Dans un style radicalement différent, mais également empreint de préoccupations écologiques, le projet « Mille arbres », porté par le groupe Ogic et la Compagnie de Phalsbourg, s’annonce comme la réussite majeure du concours. Bâti au-dessus du périphérique, au niveau du boulevard Pershing, ce bâtiment élancé et futuriste reliera la porte Maillot, dans le 17e arrondissement, à Neuilly. Il porte la marque du Japonais Sou Fujimoto, artiste autant qu’architecte, qui a voulu planter un millier d’arbres sur les sept étages de l’immeuble. Suivant une structure en mille-feuilles, il accueillera sur son toit un village de maisons individuelles, un restaurant et un potager ouvert au public. En dessous est prévu un étage de logements, puis un autre de bureaux. Pour se rendre de l’autre côté du périphérique, les passants auront le choix entre traverser un parc ou emprunter une « rue gourmande », dessinée par Philippe Starck. L’inauguration du bâtiment, dont le coût est estimé à 167 millions d’euros, est prévue en 2022. «On perçoit le périphérique uniquement comme une source de nuisance, dit Emmanuel Launiau, président du directoire du groupe Ogic. Nous voulons démontrer qu’il est possible de créer de la richesse à partir de cette contrainte. Si nous réussissons, les Parisiens ne le verront plus de la même façon ! »
Egalement implanté au-dessus de la ceinture de Paris, le projet Ternes-Villiers, conduit par Jacques Ferrier, est moins surprenant. Selon une formule coutumière à cet architecte qui se partage entre Paris et Shanghai, il associe des tours amplement végétalisées et un lacis d’allées plantées. Aux nouvelles technologies qui caractériseront les bureaux répondront des structures en bois, devenues le nec plus ultra de la modernité. D’autres projets ne font qu’effleurer le périphérique, comme la Poterne des Peupliers (Parreira et Virga architectes) ou Clichy-Batignolles (Chiambaretta). Quelques-uns, enfin, ont accepté de tenter cette aventure dans le vif de la ville : rue Edison (Manuelle Gautrand), avenue d’Italie (L35 Architectes), ou rue Ordener (Hubert et Roy).
Si les projets n’ont pas tous suscité d’incontestables talents, quelques-uns sortent du lot par l’élégance de leur dessin
Est-ce un hasard ? Les jurys ont fait l’économie des « stars » de l’architecture. Hormis Morland – dont la présélection a fait émerger, outre Chipperfield, un tandem Lion et Mimram, Dominique Perrault et Shigeru Ban –, les architectes arrivés en finale sont souvent peu connus hors du milieu professionnel. Si les projets n’ont pas tous suscité d’incontestables talents, quelques-uns sortent du lot par l’élégance de leur dessin. C’est par exemple le cas de la rue Ordener, parcelle enclavée toute en longueur, dont la façade respire la sérénité. A la Poterne des peupliers, un dessin très retenu fait coexister un funérarium et une plateforme de logistique urbaine. Enfin, repensé par l’agence TVK, auteure notamment du réaménagement de la place de la République, le Triangle Eole-Evangile, rue d’Aubervilliers, propose une vision à la fois bucolique et urbaine d’un ensemble sévèrement architecturé.

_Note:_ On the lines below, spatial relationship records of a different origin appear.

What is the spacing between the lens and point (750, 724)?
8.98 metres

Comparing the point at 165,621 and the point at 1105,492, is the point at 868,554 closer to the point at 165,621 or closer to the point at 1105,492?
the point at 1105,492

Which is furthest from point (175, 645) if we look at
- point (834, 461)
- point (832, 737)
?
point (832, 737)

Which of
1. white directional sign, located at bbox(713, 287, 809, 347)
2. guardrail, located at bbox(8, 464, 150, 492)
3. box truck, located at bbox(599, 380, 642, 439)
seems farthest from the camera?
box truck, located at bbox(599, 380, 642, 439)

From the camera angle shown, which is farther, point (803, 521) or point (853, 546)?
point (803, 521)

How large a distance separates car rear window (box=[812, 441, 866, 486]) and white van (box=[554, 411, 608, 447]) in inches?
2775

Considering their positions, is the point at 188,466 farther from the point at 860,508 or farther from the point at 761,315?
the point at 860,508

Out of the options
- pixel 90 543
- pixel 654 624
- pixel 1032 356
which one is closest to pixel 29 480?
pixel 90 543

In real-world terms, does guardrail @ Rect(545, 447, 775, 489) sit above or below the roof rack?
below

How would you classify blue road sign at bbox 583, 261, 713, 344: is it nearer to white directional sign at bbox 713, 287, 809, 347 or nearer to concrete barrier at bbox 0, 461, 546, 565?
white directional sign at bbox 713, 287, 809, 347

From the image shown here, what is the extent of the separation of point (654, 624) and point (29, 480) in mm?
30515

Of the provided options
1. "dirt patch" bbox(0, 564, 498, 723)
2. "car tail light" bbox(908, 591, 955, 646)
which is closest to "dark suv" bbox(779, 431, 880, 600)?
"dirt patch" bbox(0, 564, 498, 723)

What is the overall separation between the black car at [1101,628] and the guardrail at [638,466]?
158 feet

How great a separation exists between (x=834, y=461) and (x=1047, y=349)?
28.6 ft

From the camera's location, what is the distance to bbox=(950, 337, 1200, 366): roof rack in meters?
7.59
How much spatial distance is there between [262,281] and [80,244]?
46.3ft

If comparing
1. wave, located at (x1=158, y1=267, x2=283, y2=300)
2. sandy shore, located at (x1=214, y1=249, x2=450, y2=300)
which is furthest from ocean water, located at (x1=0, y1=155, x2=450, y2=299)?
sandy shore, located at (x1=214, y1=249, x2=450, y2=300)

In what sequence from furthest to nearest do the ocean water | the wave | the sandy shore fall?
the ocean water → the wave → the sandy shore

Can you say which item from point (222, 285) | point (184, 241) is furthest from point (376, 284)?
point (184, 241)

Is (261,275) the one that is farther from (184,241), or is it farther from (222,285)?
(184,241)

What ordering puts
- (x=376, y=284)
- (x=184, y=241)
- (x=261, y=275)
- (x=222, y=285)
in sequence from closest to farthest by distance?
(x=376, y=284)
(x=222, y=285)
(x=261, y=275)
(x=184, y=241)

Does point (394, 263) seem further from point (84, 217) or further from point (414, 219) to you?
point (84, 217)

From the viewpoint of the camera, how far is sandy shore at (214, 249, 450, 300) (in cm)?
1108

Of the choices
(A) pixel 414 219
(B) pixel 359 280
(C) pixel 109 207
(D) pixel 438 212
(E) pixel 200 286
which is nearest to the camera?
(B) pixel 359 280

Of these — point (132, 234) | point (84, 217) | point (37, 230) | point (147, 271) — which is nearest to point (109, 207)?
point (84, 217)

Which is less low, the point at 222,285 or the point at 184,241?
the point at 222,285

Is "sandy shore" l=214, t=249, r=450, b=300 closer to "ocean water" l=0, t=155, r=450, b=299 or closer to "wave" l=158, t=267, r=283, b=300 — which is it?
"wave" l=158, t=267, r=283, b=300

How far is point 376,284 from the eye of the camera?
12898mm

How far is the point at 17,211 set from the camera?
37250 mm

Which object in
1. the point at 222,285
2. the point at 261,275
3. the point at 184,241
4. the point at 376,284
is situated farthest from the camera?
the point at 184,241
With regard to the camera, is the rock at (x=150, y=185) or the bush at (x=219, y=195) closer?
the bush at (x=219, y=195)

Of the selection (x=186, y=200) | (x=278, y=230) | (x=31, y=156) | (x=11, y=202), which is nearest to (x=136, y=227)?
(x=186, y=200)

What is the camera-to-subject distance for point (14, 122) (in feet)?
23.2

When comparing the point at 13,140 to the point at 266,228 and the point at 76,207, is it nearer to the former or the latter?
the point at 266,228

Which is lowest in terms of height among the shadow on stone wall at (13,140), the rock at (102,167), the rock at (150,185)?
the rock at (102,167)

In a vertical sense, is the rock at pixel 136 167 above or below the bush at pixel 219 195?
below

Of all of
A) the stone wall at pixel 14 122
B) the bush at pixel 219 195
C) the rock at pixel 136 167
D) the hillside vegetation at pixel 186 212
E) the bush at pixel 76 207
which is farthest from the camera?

Opération de communication orchestrée par la Mairie de Paris, « Réinventer Paris » se voulait d’abord un laboratoire d’idées neuves pour revitaliser la capitale. Sur ce plan, la méthode pourrait faire école. « D’habitude, promoteurs et architectes sont soumis à un cahier des charges drastique, qui les bride. Cette fois-ci, une grande liberté a été donnée aux créateurs, ce qui a permis un fourmillement d’idées. Nous ne concevrons plus les prochaines ZAC de la même façon »,promet Mme Hidalgo.
Fort de ce succès, la Mairie de Paris lancera en mars « Réinventer La Seine », une opération similaire sur les territoires allant de Paris jusqu’au Havre. Et une deuxième édition de « Réinventer Paris » est d’ores et déjà évoquée à l’horizon 2017. En attendant, les projets des 75 finalistes sont exposés au Pavillon de l’Arsenal, à Paris, du 4 février jusqu’au 8 mai.
L’originalité du concours est aussi d’avoir exigé que chaque équipe candidate rassemble des professionnels venus d’horizons divers (architectes, promoteurs, paysagistes, programmateurs, spécialistes de l’écologie…), afin de « décloisonner les compétences ». Et d’avoir intégré au sein des jurys des personnalités n’appartenant pas au sérail de l’architecture, comme le mathématicien Cédric Villani, l’anthropologue Michèle Baussant ou le microbiologiste Dickson Despommier.